- To do -
Could you return each line from the one bearing "Is (x=97, y=37)" through the last line of the entries, exactly as it stands, with no pictures?

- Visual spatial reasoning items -
☆ ☆ ☆
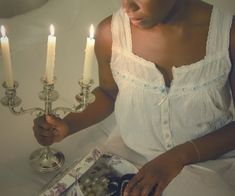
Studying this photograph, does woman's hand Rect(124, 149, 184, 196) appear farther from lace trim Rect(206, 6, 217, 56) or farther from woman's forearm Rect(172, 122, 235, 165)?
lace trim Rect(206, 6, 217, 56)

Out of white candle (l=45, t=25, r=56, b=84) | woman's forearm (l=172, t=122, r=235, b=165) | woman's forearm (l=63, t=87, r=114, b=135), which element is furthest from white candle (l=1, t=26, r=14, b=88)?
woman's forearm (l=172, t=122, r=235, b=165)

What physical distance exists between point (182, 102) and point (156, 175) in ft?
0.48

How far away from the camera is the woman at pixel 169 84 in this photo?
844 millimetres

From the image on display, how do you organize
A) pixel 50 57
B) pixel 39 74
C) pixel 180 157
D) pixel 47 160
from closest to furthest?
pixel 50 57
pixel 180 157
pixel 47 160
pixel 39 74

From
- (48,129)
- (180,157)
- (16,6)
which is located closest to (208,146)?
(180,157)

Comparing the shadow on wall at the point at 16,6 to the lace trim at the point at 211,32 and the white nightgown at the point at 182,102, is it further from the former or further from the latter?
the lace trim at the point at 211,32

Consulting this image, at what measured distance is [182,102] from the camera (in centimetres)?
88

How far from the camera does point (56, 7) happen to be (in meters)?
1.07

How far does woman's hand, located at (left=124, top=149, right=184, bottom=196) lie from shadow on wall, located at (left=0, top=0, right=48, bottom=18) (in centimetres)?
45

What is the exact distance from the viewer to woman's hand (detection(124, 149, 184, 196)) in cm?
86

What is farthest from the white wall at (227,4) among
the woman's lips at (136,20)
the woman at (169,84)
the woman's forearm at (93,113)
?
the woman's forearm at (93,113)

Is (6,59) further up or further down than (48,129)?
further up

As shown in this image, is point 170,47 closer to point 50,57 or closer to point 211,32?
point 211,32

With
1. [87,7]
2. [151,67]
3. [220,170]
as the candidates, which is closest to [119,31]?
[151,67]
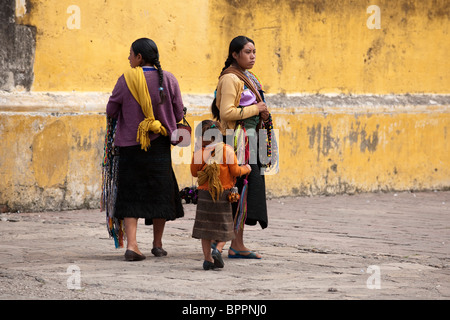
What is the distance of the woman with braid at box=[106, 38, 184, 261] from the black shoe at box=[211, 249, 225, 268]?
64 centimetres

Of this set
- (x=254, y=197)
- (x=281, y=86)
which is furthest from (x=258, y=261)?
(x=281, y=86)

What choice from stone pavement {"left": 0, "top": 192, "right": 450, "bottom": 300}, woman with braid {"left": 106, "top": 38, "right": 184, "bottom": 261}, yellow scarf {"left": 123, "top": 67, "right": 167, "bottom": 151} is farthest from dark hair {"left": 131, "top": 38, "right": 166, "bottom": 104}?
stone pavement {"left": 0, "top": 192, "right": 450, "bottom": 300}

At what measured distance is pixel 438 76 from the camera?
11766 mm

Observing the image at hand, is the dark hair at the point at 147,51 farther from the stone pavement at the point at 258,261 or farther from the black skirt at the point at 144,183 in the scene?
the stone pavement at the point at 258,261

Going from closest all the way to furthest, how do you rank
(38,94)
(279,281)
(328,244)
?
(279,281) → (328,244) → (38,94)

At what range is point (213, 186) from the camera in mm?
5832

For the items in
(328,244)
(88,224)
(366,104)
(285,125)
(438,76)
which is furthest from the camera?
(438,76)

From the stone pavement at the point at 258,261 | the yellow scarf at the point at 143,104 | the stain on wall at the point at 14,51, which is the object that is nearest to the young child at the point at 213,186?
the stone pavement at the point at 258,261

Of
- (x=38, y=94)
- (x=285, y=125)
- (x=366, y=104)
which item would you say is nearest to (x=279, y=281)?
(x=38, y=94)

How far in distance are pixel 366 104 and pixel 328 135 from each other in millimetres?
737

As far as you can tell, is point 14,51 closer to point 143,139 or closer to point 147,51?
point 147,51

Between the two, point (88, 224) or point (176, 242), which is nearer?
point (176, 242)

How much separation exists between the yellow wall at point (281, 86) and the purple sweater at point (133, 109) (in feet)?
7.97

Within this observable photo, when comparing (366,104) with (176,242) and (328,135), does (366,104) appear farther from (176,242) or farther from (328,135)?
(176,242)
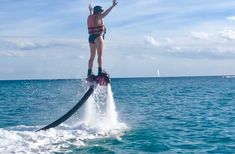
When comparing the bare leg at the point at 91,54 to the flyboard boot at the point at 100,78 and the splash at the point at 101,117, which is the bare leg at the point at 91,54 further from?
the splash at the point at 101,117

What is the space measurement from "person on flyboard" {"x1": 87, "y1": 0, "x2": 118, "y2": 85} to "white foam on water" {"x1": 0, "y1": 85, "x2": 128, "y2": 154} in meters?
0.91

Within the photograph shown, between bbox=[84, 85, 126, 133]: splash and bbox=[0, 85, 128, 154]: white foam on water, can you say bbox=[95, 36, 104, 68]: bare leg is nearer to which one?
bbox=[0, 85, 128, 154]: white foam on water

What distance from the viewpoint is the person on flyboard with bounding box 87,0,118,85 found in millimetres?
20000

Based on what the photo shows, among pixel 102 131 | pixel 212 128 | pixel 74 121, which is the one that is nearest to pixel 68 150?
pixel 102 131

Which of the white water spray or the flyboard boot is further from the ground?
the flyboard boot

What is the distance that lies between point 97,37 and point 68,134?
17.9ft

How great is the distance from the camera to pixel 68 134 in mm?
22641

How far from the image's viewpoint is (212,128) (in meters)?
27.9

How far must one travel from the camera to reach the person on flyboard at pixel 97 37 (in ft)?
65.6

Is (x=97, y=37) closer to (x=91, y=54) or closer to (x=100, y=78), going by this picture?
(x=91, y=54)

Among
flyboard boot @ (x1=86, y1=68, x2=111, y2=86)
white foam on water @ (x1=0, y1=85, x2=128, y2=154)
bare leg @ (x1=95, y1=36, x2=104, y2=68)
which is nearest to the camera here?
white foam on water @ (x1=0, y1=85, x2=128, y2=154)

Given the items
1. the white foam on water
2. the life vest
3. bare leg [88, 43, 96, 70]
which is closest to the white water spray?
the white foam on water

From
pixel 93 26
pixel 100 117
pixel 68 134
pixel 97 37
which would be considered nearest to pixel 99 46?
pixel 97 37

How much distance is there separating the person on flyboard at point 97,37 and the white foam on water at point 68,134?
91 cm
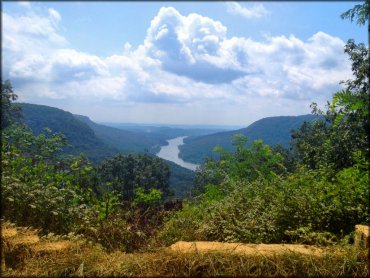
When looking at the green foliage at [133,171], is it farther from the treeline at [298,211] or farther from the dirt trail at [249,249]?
☆ ☆ ☆
- Written response -
Is (x=97, y=37) closer to (x=91, y=54) or closer to (x=100, y=78), going by this picture?
(x=91, y=54)

Among
flyboard boot @ (x1=86, y1=68, x2=111, y2=86)
white foam on water @ (x1=0, y1=85, x2=128, y2=154)
bare leg @ (x1=95, y1=36, x2=104, y2=68)
which is nearest to the camera here?
white foam on water @ (x1=0, y1=85, x2=128, y2=154)

Given the items
1. the white foam on water
2. the life vest
3. bare leg [88, 43, 96, 70]
which is closest to the white water spray?
the white foam on water

From
pixel 93 26
pixel 100 117
pixel 68 134
pixel 97 37
which would be considered nearest to pixel 99 46?
pixel 97 37

How much distance is there separating the person on flyboard at point 97,37 and the white foam on water at point 68,134?
91 cm
When looking at the green foliage at [133,171], is it farther from the treeline at [298,211] or farther from the dirt trail at [249,249]?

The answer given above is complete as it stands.